A Bexar County Texas jury, comprised of Mr Gilbert’s peers, deliberated for less than eleven hours before they acquitted the defendant on all charges. If You Please’s correspondant, Englishman Abroad had this to say about the verdict,

“In most of the world, caveat emptor is the rule of business. Latin for let the buyer beware. It sounds likecaveat vendor, Latin for let the seller beware, is the unwritten rule of law of Texas. A legal principle specifying that the seller is legally responsible for warranting the quality and suitability to task of the item purchased.”

If You Please is neither against guns nor for prostitution, per se, what we are for is America. We respect an individual’s right to bear arms and to defend themselves against unlawful acts. But, imagining that this country’s Founding Fathers envisioned a man killing a prostitute with an AK-47 over $150, when they added the 2nd Amendment to the United States Constitution, is fantasy befitting inclusion in HG Wells’ classic science fiction masterpiece, The Time Machine.

From our piece, President Obama Misses the Target;

“As a society we accept negative consequences as trade offs for many of the liberties which we enjoy. We accept tens of thousands of highway deaths annually as the “cost” associated with driving automobiles. Americans need to weigh the right to keep and bear arms granted to citizens by the United States Constitution against the tangible cost that comes in the form of over ten thousand homicides a year. The intangible cost is our image worldwide, which of course is very real, but immeasurable in the short term. Longer term, America’s wild west gun slinging image, increasingly out of step with the rest of the world, continues to drain Her goodwill, which unfortunately, so many people died by firearms to create.”

The Texas State motto is Friendship derived from the Caddo Indian word Tejas meaning allies or friends. The leadership, who cling to an unfathomable quest to preserve the gun slinging wild west culture ingrained in the history of their State, might want to place some “conditions” on this saying and take note of the ancient Chinese philosopher, Lao Tzu, who wrote two thousand years ago, “If you do not change direction, you may end up where you are heading.”

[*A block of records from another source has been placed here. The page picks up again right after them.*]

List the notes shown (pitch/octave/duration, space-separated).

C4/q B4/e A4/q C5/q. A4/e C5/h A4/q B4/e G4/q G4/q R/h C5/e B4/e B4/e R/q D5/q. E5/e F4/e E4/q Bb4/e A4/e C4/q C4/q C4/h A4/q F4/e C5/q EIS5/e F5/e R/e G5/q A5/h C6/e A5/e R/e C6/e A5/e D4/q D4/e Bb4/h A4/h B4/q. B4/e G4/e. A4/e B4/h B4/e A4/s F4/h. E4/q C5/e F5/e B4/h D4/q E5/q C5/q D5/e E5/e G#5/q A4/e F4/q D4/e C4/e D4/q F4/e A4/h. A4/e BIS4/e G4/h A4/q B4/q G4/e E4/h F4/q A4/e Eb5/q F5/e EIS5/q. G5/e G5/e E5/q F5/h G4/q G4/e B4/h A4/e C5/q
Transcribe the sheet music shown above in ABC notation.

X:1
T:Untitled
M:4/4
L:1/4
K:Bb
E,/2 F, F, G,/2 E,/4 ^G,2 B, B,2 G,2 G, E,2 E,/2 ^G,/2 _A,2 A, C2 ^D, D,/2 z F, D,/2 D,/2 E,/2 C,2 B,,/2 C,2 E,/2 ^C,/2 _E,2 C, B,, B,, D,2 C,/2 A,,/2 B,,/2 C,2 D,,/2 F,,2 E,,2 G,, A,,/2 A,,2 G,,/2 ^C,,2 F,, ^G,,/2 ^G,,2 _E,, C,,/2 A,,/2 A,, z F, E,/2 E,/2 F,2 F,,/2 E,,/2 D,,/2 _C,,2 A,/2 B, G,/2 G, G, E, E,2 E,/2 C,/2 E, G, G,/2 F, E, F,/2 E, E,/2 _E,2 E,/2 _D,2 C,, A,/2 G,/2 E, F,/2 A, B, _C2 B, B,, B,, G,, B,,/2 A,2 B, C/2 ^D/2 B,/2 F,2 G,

If the The Lone Ranger and his sidekick Tonto were on the scene that fateful Christmas Eve in 2009, Mr Gilbert would undoubtedly have awakened on Christmas morning to find a healthy does of coal in his stocking, for starters. Vigilantism, taking the law into one’s own hands is clearly illegal, however, if done correctly, especially in the movies, it can be effective. What Mr Gilbert did was cowardly, Texas law aside. With these types of cowboys roaming the plains of Texas, I seriously doubt my father or his friend, if they were still with us, would pay much attention. Most likely the pair of scientists would give a resounding “Hi-Ho, Silver! Away!” to these modern day cowboys.